--- Start of Document section ---

Elimination and simulation of Terrain Effects on Remote Sensing images using DTM

Elimination and simulation of Terrain Effects on Remote Sensing images using DTM

Weiqing Zhang,Runsheng Wang
Center for Remote Sensing in Geology
29 College Road, Beijing, 100083, China

Abstract
The paper presents an approach of using three parameters (slope, aspect and viewfield factor) and a shadow map derived from DTM to produce the apparent reflectance image from the satellite image at visible and reflecting-infrared spectrum, then reconstruct the simulated image at any given sunshine direction based on it. The results of comparative analyses reveal that the influence of incident angle, slope, viewfield factor on the satellite image is decreasing sequently. In this approach to produce the apparent reflectance image, only three suppositions are made in advance: 1. the atmosphere is homogeneous over the entire image. 2. the sunlight is parallel. 3. the intensity of scattered space light is same at all directions and in any places. The only limit to this approach is the data accuracy of DTM.

--- End of Document section ---
--- Start of Dataset ---

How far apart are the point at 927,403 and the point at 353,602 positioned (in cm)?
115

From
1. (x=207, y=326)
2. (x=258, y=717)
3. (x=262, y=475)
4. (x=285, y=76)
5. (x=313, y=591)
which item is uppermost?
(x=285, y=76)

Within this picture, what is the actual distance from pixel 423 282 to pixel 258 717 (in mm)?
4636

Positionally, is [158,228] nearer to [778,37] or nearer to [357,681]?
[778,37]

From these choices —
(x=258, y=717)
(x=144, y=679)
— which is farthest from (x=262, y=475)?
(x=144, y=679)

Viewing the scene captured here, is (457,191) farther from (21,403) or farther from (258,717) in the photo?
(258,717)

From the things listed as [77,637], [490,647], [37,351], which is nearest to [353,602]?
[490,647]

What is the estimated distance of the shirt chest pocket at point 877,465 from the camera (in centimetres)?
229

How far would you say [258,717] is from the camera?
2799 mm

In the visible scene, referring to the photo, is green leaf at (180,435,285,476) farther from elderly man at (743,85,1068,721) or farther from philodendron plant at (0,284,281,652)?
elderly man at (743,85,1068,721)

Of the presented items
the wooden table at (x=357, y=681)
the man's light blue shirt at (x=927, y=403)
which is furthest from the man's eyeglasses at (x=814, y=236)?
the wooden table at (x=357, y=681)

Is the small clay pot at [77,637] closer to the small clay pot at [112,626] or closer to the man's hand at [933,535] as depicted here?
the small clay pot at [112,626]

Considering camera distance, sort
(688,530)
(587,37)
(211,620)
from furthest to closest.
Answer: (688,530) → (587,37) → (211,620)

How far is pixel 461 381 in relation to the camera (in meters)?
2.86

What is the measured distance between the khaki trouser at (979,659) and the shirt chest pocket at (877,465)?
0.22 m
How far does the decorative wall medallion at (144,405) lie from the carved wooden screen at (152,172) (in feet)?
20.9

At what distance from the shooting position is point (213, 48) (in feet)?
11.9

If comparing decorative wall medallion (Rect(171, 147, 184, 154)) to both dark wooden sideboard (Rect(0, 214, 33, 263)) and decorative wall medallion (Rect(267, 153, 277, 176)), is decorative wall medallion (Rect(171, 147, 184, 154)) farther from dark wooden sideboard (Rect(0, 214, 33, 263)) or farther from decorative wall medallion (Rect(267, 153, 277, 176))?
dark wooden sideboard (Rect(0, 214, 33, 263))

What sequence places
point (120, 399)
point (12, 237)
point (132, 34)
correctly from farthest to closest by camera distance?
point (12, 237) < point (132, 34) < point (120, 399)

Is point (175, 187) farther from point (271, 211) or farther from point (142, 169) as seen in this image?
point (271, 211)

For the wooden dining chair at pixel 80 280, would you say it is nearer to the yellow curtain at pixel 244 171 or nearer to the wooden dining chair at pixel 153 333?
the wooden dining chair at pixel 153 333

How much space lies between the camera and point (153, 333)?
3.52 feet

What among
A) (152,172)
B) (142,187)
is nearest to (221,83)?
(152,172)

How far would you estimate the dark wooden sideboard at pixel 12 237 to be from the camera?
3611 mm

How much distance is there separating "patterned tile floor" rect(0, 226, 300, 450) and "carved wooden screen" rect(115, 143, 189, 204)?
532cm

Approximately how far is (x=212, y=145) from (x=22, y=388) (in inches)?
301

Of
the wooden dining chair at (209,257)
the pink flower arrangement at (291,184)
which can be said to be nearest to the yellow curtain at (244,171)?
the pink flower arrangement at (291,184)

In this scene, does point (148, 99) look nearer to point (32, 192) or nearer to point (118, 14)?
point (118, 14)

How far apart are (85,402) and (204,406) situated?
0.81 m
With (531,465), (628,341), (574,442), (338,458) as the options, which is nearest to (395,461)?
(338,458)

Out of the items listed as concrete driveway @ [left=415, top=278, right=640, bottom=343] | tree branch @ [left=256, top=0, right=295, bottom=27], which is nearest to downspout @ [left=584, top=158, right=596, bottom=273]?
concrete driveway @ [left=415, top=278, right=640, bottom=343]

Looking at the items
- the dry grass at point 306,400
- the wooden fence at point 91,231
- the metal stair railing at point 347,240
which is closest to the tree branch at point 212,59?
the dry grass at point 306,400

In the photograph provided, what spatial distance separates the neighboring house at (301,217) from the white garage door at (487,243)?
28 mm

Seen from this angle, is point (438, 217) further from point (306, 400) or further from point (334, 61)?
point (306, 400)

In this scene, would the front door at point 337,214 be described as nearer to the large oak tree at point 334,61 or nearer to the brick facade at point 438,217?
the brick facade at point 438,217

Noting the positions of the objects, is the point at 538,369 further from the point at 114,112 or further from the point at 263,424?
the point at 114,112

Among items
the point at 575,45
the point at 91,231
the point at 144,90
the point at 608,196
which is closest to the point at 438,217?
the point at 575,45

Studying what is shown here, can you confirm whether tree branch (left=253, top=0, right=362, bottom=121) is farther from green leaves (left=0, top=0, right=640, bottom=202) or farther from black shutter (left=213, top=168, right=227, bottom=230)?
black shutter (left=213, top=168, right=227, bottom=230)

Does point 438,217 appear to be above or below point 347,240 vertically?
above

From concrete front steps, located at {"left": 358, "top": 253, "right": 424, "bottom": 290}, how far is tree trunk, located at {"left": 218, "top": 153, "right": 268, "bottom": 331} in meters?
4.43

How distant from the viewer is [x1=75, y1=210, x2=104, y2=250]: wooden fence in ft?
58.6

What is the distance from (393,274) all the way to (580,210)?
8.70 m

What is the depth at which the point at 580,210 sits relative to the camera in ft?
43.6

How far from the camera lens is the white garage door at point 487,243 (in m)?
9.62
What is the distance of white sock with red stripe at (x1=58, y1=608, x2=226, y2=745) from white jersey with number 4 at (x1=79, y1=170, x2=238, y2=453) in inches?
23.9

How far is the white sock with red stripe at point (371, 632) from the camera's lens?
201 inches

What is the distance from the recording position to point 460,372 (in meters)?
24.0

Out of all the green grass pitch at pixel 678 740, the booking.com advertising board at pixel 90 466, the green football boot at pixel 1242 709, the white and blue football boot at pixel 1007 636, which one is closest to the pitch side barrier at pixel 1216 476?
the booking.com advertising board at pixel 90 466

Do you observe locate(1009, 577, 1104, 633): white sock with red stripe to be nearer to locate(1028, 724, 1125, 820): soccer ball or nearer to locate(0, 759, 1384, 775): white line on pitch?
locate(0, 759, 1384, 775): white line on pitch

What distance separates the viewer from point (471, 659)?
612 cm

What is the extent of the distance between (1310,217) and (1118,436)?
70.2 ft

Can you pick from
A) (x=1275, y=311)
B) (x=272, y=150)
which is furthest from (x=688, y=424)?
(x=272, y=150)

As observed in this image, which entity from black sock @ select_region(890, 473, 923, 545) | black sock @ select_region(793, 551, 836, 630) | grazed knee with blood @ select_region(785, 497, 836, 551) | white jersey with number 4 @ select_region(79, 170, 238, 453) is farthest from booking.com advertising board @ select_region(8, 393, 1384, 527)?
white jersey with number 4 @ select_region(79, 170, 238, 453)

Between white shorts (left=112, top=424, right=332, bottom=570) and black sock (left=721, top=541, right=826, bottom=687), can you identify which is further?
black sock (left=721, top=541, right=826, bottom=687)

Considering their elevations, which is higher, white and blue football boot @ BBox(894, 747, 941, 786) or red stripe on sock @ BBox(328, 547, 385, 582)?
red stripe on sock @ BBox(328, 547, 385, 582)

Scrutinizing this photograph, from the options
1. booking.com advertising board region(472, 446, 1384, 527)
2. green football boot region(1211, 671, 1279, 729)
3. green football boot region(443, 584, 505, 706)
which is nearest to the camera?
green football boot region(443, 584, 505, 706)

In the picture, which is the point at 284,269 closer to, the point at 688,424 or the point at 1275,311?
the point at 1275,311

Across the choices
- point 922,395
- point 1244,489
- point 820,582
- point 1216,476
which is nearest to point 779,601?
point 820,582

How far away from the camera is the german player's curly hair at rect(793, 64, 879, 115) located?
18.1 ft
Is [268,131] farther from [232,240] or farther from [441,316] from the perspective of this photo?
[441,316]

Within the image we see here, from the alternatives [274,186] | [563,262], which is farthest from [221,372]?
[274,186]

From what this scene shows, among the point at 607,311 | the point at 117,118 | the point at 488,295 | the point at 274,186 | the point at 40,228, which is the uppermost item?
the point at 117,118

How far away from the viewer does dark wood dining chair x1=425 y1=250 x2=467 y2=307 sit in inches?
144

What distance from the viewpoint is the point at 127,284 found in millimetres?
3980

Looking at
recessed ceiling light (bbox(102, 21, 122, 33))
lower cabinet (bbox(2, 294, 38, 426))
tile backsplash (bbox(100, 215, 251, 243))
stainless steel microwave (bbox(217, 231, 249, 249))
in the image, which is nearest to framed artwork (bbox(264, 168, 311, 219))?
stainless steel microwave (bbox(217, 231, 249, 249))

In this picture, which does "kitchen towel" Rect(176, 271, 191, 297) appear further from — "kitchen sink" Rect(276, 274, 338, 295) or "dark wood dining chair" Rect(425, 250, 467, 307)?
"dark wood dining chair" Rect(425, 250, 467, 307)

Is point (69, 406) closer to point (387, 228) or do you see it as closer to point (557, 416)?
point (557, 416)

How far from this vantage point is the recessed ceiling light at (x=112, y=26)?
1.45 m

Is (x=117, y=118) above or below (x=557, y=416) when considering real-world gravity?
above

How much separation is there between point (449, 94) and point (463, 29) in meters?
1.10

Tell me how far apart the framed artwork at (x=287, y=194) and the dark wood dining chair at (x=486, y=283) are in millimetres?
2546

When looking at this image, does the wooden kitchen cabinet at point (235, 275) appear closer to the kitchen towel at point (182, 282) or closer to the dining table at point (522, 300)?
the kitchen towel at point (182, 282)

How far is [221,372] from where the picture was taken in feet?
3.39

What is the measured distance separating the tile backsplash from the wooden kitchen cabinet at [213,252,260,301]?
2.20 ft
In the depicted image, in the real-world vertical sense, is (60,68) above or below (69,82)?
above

--- End of Dataset ---

Rewrite the paragraph beginning "The paper presents an approach" from the terrain-effects text as a bulleted list that keeps its main facts.

- Slope, aspect, viewfield factor and a shadow map, all derived from DTM, are used to turn a satellite image at visible and reflecting-infrared spectrum into an apparent reflectance image.
- From that image, a simulated image can be reconstructed for any given sunshine direction.
- Comparative analyses show that the influence on the satellite image decreases in this order: incident angle, slope, viewfield factor.
- Producing the apparent reflectance image rests on three suppositions:
  - The atmosphere is homogeneous over the whole image.
  - Sunlight is parallel.
  - Scattered space light has the same intensity in all directions and places.
- The only limit is the data accuracy of the DTM.